Neutrophils are the initial leukocytes to infiltrate pancreatic tissue at the onset of AP. Upon infiltration, neutrophils release reactive oxygen species (ROS), enzymes, and inflammatory cytokines, thereby exacerbating pancreatic injury [5,6]. Activated neutrophils can generate neutrophil extracellular traps (NETs), consisting of decondensed chromatin, histones, and granular proteins [7]. Increasing evidence suggests that NETs are markedly elevated in AP patients and play a crucial role in pancreatic tissue damage by triggering trypsinogen activation. [8,9]. In murine models of AP, the administration of DNase I to degrade NETs or the inhibition of key components essential for NETs formation has been shown to significantly reduce inflammation and tissue damage [8,10]. The results indicate that inhibiting NETs formation could be a viable therapeutic approach for AP.

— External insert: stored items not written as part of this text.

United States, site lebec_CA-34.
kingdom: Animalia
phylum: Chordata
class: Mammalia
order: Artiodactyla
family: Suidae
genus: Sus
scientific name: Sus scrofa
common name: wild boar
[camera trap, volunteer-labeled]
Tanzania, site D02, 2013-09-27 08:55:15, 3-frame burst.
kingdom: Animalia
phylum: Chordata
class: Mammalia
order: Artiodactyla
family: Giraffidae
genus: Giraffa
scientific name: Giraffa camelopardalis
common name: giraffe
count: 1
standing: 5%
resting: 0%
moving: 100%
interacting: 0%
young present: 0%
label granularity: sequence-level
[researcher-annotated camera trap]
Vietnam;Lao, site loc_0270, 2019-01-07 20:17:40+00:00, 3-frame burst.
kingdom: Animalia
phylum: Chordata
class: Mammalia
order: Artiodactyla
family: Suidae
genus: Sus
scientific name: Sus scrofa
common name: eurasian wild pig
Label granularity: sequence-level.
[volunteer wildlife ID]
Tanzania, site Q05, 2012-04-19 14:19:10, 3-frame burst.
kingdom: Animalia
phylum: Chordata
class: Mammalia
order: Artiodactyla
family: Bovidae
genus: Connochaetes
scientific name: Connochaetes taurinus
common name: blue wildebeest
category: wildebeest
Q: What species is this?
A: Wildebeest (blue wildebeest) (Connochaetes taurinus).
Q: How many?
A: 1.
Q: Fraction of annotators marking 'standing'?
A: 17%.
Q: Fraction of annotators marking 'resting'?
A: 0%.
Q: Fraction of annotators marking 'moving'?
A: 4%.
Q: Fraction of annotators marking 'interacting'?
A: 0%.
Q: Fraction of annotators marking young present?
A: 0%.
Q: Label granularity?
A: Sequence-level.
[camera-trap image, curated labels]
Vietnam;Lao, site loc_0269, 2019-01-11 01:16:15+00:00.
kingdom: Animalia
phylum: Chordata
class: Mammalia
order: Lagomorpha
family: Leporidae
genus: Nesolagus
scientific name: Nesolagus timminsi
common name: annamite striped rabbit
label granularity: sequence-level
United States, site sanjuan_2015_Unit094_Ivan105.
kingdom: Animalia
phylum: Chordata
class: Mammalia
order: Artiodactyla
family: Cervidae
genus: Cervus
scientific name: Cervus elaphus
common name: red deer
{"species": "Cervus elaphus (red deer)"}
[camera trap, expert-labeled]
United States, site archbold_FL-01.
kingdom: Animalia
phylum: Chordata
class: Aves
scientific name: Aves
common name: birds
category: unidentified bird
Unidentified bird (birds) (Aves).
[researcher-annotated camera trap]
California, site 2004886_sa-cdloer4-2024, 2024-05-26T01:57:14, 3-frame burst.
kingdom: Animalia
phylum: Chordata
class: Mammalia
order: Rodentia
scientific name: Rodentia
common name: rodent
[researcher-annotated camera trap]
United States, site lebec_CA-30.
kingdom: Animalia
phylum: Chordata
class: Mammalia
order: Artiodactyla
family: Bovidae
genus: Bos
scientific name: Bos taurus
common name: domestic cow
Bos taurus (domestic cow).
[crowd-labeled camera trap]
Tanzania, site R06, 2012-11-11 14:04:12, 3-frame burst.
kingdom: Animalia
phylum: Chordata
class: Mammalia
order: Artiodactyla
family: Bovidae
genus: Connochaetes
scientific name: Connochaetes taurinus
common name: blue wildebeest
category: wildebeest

Phellodendron bark is a crucial medicinal herb with notable therapeutic potential, characterized by pharmacological effects that include anti-arrhythmic, antibacterial, anti-ulcer, and antihypertensive activities [11]. Phellodendrine (PHE), a bioactive alkaloid extracted from Phellodendron bark, has been shown in recent studies to exhibit a range of pharmacological properties, such as the inhibition of inflammatory cytokine production, mitigation of intestinal inflammation, and the provision of anti-allergic and anti-arthritic effects [[12], [13], [14]]. Nonetheless, the impact of PHE on neutrophils and AP remains to be investigated.

This study employed a phorbol 12-myristate 13-acetate (PMA)-induced NETs formation model and a Caerulein (Cae)-induced AP mouse model to examine PHE's impact on NETs formation and assess its therapeutic potential and mechanisms in AP.